When the man returned he had a letter in his hand!
My fingers shook so that I could hardly open it. Before I had read a word, the sight of the writing struck a sudden chill through me. The body of the note was written by the hand of a stranger! And the signature at the end was traced in the large straggling childish characters which I remembered so well, when Lucilla had written her first letter to Oscar in the days when she was blind!
The note was expressed in these strange words:--"I cannot receive you here; but I can, and will, come to you at your hotel if you will wait for me. I am not able to appoint a time. I can only promise to watch for my first opportunity, and to take advantage of it instantly--for your sake and for mine."
But one interpretation could be placed on such language as this. Lucilla was not a free agent. Both Oscar and the rector were now obliged to acknowledge that my view of the case had been the correct one. If it was impossible for me to be received into the house, how doubly impossible would it be for the men to gain admission! Oscar, after reading the note, withdrew to the further end of the room; keeping his thoughts to himself. Mr. Finch decided on stepping out of his secondary position by forthwith taking a course of his own.
"Am I to infer," he began, "that it is really useless for me to attempt to see my own child?"
"Her letter speaks for itself," I replied. "If you attempt to see her, you will probably be the means of preventing your daughter from coming here."
"In my parental capacity," continued Mr. Finch, "it is impossible for me to remain passive. As a brother-clergyman, I have, I conceive, a claim on the rector of the parish. It is quite likely that notice may have been already given of this fraudulent marriage. In that case, it is not only my duty to myself and my child--it is my duty to the Church, to confer with my reverend colleague. I go to confer with him." He strutted to the door, and added, "If Lucilla arrives in my absence, I invest you with my authority, Madame Pratolungo, to detain her until my return." With that parting charge to me, he walked out.
I looked at Oscar. He came slowly towards me from the other end of the room.
"You will wait here, of course?" he said.
"Of course. And you?"
"I shall go out for a little while."
"For any particular purpose?"
"No. To get through the time. I am weary of waiting."
I felt positively assured, from the manner in which he answered me, that he was going--now he had got rid of Mr.
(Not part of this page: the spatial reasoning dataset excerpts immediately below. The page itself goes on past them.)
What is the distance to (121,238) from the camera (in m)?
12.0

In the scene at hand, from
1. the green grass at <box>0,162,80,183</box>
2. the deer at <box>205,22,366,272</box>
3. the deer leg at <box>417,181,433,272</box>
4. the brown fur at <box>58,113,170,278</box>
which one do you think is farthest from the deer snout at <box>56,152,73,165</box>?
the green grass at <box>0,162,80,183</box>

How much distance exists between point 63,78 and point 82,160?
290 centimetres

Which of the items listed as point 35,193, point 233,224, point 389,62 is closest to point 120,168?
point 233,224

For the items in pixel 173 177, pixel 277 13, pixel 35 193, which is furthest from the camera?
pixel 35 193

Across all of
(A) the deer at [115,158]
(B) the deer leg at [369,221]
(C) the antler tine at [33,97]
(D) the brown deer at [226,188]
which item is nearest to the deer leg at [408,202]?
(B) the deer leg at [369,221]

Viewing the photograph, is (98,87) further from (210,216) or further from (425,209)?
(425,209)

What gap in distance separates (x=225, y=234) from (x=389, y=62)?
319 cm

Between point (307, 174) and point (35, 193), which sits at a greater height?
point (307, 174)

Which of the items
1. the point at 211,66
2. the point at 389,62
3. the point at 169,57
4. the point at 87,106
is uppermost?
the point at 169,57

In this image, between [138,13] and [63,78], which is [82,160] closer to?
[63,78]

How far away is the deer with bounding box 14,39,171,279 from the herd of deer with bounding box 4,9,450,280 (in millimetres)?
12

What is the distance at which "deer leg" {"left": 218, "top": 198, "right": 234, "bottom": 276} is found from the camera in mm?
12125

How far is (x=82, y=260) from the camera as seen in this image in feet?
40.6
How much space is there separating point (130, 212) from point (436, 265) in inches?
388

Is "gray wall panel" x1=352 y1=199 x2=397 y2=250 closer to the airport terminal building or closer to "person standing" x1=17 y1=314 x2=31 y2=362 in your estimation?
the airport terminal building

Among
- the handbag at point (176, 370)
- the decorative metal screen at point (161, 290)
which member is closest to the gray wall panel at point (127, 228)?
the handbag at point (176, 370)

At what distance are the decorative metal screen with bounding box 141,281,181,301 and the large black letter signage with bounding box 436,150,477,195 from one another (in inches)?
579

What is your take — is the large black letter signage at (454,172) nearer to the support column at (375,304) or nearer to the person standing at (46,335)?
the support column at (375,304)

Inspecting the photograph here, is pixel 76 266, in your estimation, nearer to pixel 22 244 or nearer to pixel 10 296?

Finch--straight to his cousin's house.
"You forget," I said, "that Lucilla may come here while you are out. Your presence in the room, or in the room next to this, may be of the greatest importance, when I tell her what your brother has done. Suppose she refuses to believe me? What am I to do if I have not got you to appeal to? In your own interests, as well as in Lucilla's, I request you to remain here with me till she comes."
Putting it on that ground only, I waited to see what he would do. After a certain hesitation, he answered with a sullen assumption of indifference, "Just as you please!"--and walked away again towards the other end of the room.